## Aim
Keep only the lines of the entries below that contain the string "instances", matching case exactly. Copy each such line in full.

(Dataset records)
------------------------------------------------------------------------

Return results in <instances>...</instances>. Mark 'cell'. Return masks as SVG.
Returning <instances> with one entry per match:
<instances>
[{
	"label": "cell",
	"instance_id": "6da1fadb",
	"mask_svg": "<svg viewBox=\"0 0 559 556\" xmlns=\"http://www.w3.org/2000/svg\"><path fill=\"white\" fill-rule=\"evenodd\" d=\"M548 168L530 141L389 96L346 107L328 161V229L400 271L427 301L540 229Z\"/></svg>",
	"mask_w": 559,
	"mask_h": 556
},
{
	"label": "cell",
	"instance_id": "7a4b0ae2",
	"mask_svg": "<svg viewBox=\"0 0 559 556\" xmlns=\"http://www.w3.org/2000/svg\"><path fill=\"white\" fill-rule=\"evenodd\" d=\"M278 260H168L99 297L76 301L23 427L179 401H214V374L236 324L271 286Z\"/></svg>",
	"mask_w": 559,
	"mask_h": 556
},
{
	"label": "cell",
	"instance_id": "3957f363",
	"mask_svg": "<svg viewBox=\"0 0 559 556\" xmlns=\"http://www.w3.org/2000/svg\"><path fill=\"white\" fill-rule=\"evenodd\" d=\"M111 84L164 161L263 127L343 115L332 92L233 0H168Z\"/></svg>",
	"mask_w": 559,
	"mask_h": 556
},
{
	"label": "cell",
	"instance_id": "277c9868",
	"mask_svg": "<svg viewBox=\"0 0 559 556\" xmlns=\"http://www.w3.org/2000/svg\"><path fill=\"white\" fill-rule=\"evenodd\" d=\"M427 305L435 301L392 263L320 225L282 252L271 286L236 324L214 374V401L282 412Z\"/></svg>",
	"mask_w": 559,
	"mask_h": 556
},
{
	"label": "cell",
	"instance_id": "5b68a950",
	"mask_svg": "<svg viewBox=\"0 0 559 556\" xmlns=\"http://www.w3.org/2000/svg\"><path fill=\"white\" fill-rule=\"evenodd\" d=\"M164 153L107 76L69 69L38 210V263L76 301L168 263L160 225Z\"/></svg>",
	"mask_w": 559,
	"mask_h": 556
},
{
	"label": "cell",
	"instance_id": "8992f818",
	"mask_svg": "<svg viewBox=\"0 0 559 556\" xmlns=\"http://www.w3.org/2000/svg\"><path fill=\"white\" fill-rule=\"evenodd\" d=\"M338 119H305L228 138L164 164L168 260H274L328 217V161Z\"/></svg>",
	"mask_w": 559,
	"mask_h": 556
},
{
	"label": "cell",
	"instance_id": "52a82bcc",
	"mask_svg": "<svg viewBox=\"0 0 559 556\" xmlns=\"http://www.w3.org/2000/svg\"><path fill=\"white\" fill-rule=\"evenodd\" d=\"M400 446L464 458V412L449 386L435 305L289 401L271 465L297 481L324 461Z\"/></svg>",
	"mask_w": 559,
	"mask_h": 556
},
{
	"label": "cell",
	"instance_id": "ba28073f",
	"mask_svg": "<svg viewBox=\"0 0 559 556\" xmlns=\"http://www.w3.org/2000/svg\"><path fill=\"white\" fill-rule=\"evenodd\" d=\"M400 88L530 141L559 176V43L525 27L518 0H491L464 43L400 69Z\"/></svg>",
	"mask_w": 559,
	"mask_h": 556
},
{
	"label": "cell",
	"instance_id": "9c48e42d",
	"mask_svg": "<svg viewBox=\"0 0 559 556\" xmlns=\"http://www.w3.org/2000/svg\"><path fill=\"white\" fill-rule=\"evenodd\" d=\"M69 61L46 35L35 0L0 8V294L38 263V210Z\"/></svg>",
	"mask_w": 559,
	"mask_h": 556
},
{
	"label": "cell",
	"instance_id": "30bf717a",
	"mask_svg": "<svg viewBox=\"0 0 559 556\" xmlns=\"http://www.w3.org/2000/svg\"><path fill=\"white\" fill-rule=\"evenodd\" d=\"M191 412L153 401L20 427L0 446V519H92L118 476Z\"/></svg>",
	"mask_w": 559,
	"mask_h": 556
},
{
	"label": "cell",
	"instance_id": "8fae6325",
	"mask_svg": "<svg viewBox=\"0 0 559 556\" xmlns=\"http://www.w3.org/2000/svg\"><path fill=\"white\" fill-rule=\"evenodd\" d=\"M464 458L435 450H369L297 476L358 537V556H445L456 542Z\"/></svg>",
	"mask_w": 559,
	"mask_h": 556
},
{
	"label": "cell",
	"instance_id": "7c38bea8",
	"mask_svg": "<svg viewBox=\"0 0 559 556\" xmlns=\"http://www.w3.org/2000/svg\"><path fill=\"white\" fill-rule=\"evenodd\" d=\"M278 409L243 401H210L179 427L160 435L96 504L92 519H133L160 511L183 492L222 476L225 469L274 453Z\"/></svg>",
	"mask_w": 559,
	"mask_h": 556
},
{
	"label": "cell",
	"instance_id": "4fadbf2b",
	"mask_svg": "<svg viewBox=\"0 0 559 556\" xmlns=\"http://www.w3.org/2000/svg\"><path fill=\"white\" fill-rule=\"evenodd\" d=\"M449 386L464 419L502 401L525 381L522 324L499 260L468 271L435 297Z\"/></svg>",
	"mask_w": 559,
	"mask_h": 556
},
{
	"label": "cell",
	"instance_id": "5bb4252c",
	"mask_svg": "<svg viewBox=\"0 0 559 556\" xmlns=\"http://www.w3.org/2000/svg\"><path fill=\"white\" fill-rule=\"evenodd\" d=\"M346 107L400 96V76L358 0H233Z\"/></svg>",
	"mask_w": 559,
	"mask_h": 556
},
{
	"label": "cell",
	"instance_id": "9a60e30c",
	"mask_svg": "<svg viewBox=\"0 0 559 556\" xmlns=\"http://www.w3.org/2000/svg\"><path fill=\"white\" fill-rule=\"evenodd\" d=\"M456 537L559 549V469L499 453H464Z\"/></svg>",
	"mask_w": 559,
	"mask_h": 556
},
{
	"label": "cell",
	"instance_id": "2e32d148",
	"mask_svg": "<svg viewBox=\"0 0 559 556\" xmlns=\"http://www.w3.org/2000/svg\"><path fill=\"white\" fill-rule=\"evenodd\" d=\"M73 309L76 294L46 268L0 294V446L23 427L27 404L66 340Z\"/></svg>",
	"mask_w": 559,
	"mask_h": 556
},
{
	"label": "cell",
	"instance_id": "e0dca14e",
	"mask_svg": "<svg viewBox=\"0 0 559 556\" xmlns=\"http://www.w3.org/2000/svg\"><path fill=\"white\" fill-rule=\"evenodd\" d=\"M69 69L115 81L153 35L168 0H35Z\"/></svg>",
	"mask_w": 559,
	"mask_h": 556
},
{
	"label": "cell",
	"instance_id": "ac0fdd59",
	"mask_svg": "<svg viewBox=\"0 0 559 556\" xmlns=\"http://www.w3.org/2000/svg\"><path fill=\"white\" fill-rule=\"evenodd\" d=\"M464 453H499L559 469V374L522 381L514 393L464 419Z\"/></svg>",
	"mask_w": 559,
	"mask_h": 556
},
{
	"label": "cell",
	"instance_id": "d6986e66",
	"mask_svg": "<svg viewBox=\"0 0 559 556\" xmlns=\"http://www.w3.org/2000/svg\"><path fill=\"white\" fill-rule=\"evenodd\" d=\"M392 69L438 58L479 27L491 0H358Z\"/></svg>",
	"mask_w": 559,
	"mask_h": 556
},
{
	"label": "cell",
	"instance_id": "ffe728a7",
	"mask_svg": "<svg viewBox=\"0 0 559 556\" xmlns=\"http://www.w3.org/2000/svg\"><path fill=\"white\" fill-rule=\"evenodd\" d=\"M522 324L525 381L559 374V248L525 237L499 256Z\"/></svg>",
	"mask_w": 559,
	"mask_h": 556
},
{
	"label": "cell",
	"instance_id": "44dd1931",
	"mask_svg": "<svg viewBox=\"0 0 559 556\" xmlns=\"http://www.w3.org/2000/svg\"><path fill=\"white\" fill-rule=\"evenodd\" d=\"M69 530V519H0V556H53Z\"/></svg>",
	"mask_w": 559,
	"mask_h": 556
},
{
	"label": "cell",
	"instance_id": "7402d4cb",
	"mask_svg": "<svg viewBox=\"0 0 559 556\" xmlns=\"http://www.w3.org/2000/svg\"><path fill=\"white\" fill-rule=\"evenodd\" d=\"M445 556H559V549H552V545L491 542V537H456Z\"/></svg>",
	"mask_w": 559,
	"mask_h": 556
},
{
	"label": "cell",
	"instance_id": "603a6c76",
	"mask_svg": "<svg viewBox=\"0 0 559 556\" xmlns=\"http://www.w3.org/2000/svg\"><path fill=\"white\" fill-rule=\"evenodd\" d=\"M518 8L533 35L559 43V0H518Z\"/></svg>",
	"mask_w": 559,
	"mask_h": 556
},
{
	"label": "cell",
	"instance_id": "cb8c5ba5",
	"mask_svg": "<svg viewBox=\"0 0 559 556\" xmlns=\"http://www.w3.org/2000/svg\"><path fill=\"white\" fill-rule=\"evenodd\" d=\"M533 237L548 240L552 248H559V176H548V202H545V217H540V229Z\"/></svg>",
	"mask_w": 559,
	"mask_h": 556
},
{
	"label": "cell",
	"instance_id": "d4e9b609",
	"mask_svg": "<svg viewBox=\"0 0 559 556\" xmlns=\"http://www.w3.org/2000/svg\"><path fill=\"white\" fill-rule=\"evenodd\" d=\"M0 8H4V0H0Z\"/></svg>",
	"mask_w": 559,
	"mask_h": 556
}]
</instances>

------------------------------------------------------------------------

## Solution to the problem
Return results in <instances>...</instances>. Mark 'cell'. Return masks as SVG.
Returning <instances> with one entry per match:
<instances>
</instances>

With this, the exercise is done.